帝国暦487年、ラインハルト・フォン・ミューゼル大将は20000の艦隊を率い、同盟領へと侵攻した。
「星を見ているのか?」
いえ、今までの人生を考えています。
ファーレンハイトさんの言葉に、僕は頭を振った。
「どうしてこうなった……」
僕は今、アスターテ星域にいます。
昨年で急速に原作と隔離した歴史により、この先の出来事が一切読めなくなった僕は、来るべきリップシュタット戦役に備え、ファーレンハイトさんと一緒に艦隊の整備に勤しんでいた。
ファーレンハイトさんの艦隊5000に、伯父上の私兵が30000。
これがブラウンシュバイク元帥府の戦力である。
が、現状、まともに戦力になるのはファーレンハイトさんの艦隊のみである。
伯父上の私兵は贔屓目にも見るべきところがない、烏合の衆そのものだ。
これを来るべき日までに、何とか運用できるレベルに持っていくのが目標だ。
年明けと共に、帝国軍上層部と伯父上らが忙しく動き始め、ラインハルトの出兵が決定していた。
この機にラインハルトを亡き者にせんとの動きである。
関係ないね、と僕は艦隊整備に力を入れていたのだが、シューマッハさんの一報を聞いて飛び上がらんほどに驚いた。
叛乱軍討伐艦隊:20000
ラインハルト艦隊:10000
・参謀長:メックリンガー准将
・幕僚:ロイエンタール少将
ミッターマイヤー少将
メルカッツ分艦隊:5000
フレーゲル分艦隊:5000
「どういうことなの?」
僕は伯父上の元帥府の参謀長ではなっかったですか?
それが艦隊を率いるとかどうなってんの?
というかコレ、ラインハルトを亡き者にとか言ってる割りに、かなりガチな編成じゃありません? 僕を除いてだけど。
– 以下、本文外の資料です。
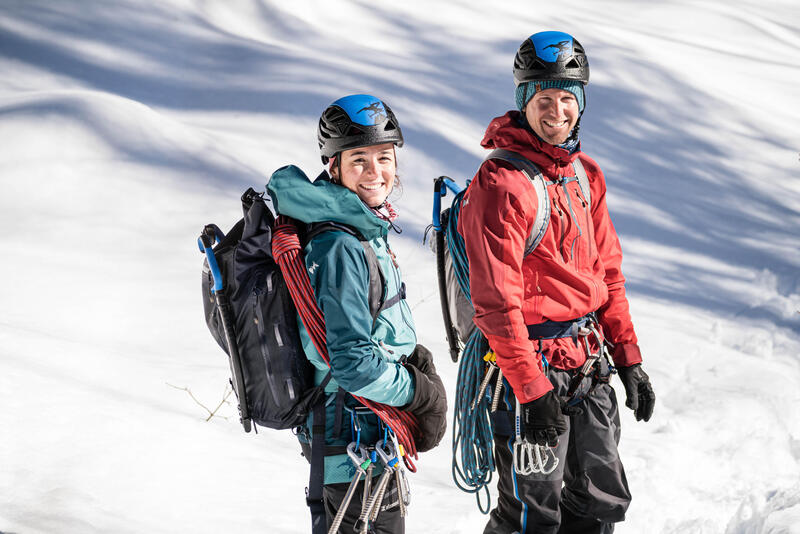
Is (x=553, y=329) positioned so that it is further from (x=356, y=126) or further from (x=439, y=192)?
(x=356, y=126)

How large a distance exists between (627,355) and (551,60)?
1.18 meters

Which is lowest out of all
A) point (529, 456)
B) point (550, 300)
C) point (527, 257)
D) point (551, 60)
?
point (529, 456)

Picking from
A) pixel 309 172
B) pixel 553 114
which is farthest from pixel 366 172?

「どうやら、ブラウンシュバイク公は本気でミューゼル大将を殺しにかかったようだな」
えー? ファーレンハイトさん。どういうこと?
どうやらこういうことらしい。
ミュッケンベルガーのおっさんは、前回の戦いでラインハルトに翳りが見えたと捉え、戦力の減ったラインハルト艦隊に融通の利かないメルカッツさんを加え、失点の追加を目論んだようだ。
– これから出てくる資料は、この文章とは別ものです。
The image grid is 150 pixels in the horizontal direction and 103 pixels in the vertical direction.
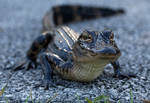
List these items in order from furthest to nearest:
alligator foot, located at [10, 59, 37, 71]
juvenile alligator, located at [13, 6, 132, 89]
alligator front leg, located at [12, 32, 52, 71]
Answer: alligator front leg, located at [12, 32, 52, 71], alligator foot, located at [10, 59, 37, 71], juvenile alligator, located at [13, 6, 132, 89]

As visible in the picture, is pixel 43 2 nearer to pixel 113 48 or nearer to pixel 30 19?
pixel 30 19

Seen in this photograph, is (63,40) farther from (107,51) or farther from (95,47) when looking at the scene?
(107,51)

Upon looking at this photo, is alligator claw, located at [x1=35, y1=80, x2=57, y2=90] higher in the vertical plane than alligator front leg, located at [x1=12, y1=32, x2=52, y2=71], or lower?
lower

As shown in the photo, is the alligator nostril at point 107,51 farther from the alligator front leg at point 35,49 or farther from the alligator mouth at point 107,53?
the alligator front leg at point 35,49

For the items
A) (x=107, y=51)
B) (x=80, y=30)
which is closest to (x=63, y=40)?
(x=80, y=30)

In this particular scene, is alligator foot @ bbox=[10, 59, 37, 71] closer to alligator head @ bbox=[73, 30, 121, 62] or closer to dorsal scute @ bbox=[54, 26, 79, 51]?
dorsal scute @ bbox=[54, 26, 79, 51]

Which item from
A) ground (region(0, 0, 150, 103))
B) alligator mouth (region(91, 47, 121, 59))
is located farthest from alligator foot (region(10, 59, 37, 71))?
alligator mouth (region(91, 47, 121, 59))

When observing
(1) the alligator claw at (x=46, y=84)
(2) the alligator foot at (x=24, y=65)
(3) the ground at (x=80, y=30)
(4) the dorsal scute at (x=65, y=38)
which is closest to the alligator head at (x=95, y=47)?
(3) the ground at (x=80, y=30)
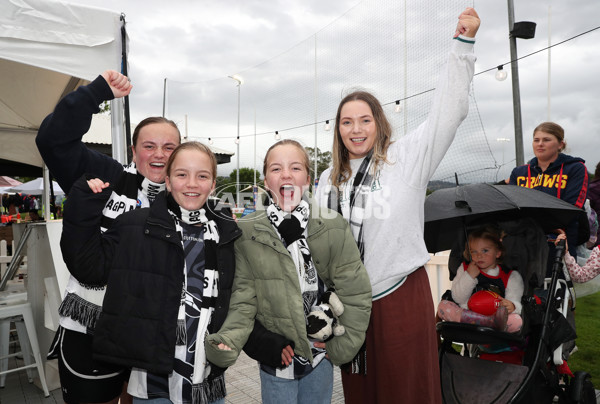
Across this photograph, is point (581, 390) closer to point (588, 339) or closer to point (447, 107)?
point (447, 107)

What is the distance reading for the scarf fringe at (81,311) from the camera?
1.64m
対する伯父上は、それを手緩いと断定。追加で僕に私兵を率いさせ、ラインハルトを戦死に追い込みたい考えみたいだ。
いやいやいや……意味が分からない。
伯父上の中で、僕はどんだけ使える提督になっていますか?
僕死んじゃいますよー?
まあ、伯父上に限らず僕ら門閥貴族は同盟なんて見てないもんね。
「さて、どうする? 正直、卿の力ではどうにもならんと思うが」
「お願い、付いてきて!」
ファーレンハイトさんの意地悪な問いかけに、僕は即答する。
ブライドとかよりも命が大事だ。
「……まあ、よかろう。が、タダという訳にはいかんな」
「帰還後、一ヶ月おごりで!」
「ふむ、決まりだな」
そんな僕とファーレンハイトさんのやり取りを、シューマッハさんが見ていた。
(安いなー)
さて、侵攻した僕ら20000の艦隊を待ち構えていたのは、40000の叛乱軍。
こんなところだけ、呆れるぐらいに原作どおりである。
「旗艦より召集がかかったぞ」
ファーレンハイトさんが言う。
同盟が倍の戦力を繰り出してきたため、艦橋には悲観的な空気が漂っている。
無理を言って、分艦隊の中核1000はファーレンハイトさんの艦隊から出してもらったのだが、それでもこの空気である。
「普通なら撤退だね」
「その知らせかもしれんぞ?」
前世知識からないと知っている僕が言うと、ラインハルトの立場的にありえんと言わんばかりにファーレンハイトさんが笑った。
メルカッツさんの発言より始まった議論の場、というよりラインハルトの独演会は30分ほどで終わりを告げる。
ここ最近、ラインハルトを直に見てなかったけど、こんなヤバいオーラみたいのでてたか?
僕みたいな凡人、ちょいと呼吸に難が出るほど気圧されるんですが。
……ひょっとして、覚醒してる?
作戦は3方から迫る叛乱軍を、各個撃破することに決定した。